=== Supplied data ===

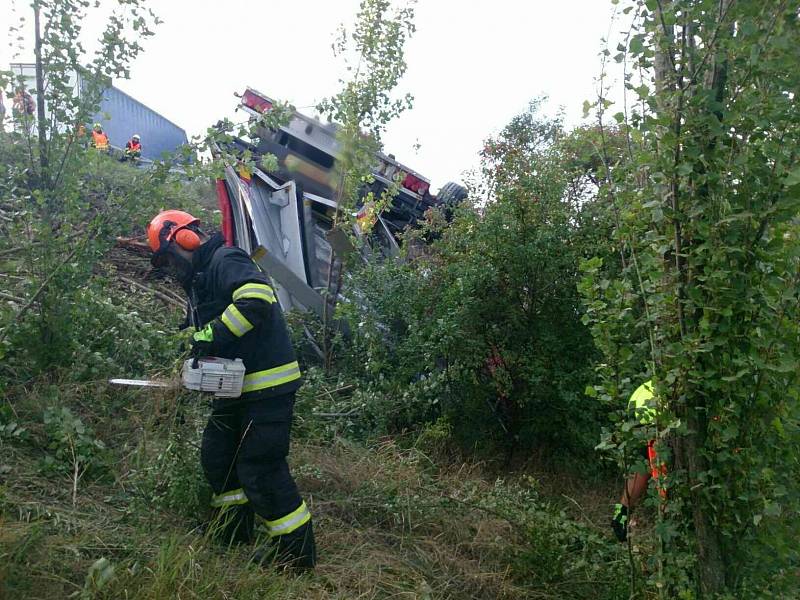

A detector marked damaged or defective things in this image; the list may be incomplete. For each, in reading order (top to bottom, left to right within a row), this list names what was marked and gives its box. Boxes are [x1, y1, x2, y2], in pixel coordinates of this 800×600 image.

overturned truck [212, 87, 466, 316]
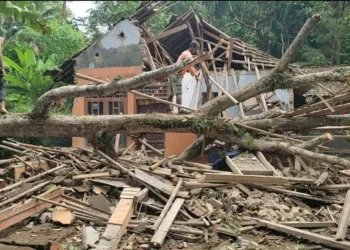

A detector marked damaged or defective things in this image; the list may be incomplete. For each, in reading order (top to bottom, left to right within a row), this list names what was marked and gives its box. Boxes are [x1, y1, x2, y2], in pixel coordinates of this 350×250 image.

broken wooden plank [146, 23, 187, 43]
broken wooden plank [0, 188, 62, 230]
splintered wood beam [95, 188, 141, 250]
broken wooden plank [95, 188, 141, 250]
broken wooden plank [134, 169, 189, 198]
broken wooden plank [152, 178, 183, 230]
splintered wood beam [150, 198, 185, 247]
broken wooden plank [150, 198, 185, 249]
broken wooden plank [258, 220, 350, 249]
splintered wood beam [258, 219, 350, 250]
broken wooden plank [334, 190, 350, 241]
splintered wood beam [334, 190, 350, 241]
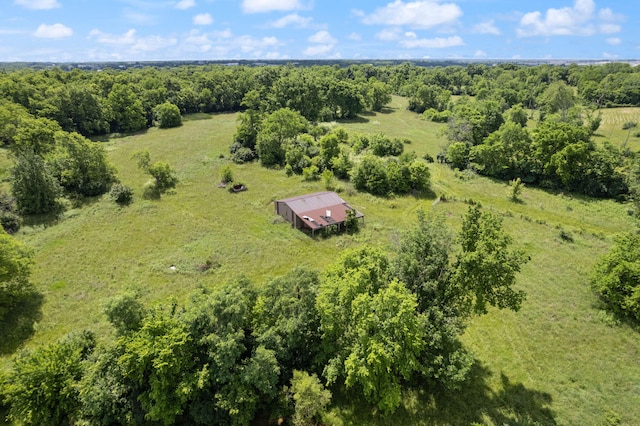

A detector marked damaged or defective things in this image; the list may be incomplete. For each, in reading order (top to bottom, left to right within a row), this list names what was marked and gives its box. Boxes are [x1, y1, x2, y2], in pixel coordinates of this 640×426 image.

rusty metal barn [276, 192, 364, 236]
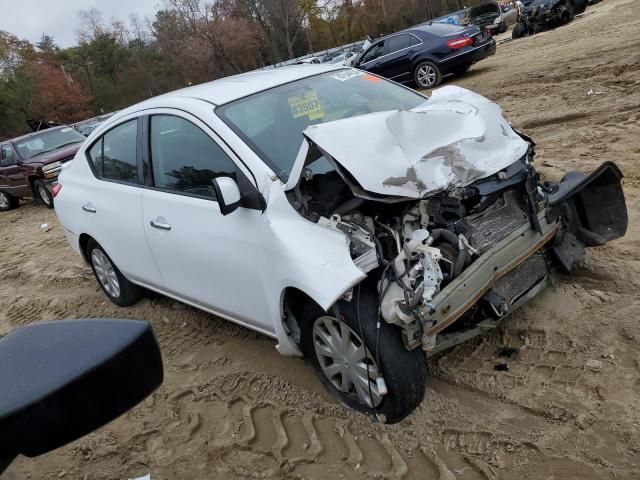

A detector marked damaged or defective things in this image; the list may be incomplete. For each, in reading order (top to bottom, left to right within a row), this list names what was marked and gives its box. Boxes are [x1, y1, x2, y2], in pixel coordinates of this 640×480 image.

parked damaged vehicle [53, 65, 624, 422]
crumpled hood [298, 86, 528, 199]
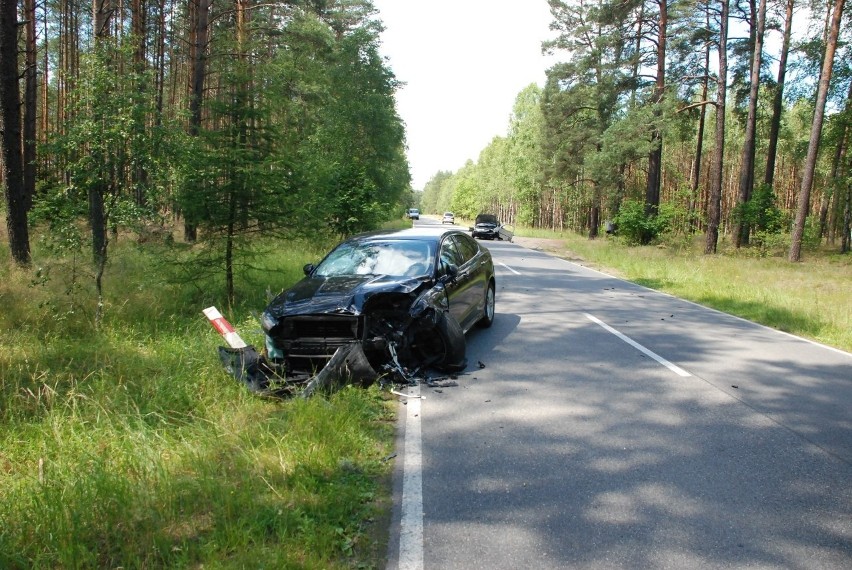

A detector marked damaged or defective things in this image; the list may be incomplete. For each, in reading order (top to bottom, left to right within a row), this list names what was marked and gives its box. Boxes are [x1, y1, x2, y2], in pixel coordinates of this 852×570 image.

===

*Task details*. Would you repeat the listing word for word and skip every picture?

*Solution to the problem*.
A detector marked damaged or defective things in this image; the list may be incomplete. For each, in reading order (top to bottom, left to right within a row), this list names what was marked and gives its box. Boxes are [x1, y1, x2, y2], in pixel coordinates of this 800×600 image.

overturned truck [212, 87, 466, 316]

A detector marked damaged or defective things in this image; the list may be incomplete. For each, in reading order (top to bottom, left to right within a row), this list names what was marked and gives its box. Boxes are [x1, y1, x2, y2], in pixel coordinates of this 350×250 image.

broken wooden plank [146, 23, 187, 43]
broken wooden plank [0, 188, 62, 230]
splintered wood beam [95, 188, 141, 250]
broken wooden plank [95, 188, 141, 250]
broken wooden plank [134, 169, 189, 198]
broken wooden plank [152, 178, 183, 230]
splintered wood beam [150, 198, 185, 247]
broken wooden plank [150, 198, 185, 249]
broken wooden plank [258, 220, 350, 249]
splintered wood beam [258, 219, 350, 250]
broken wooden plank [334, 190, 350, 241]
splintered wood beam [334, 190, 350, 241]

A detector marked damaged or defective things in this image; the list may be incomplete. For each, in reading order (top to bottom, left to right within a row), this list names what was marked and gives its box. Boxes are [x1, y1, x2, y2], in pixel coordinates of this 640×426 image.

rusty metal barn [276, 192, 364, 236]

A detector marked damaged or defective things in this image; the list may be incomplete. For each, in reading order (top to bottom, left to right within a row), this list names what was marked and gives its box. Boxes are [x1, y1, x2, y2], in pixel coordinates of this 640×480 image.

parked damaged vehicle [53, 65, 624, 422]
crumpled hood [298, 86, 528, 199]

A detector marked damaged or defective things in this image; the list may be incomplete. For each, in reading order (top to bottom, left to right within a row), this list names what was marked and gives its box. Boxes are [x1, y1, x2, y2], in pixel coordinates of this 852×570 image.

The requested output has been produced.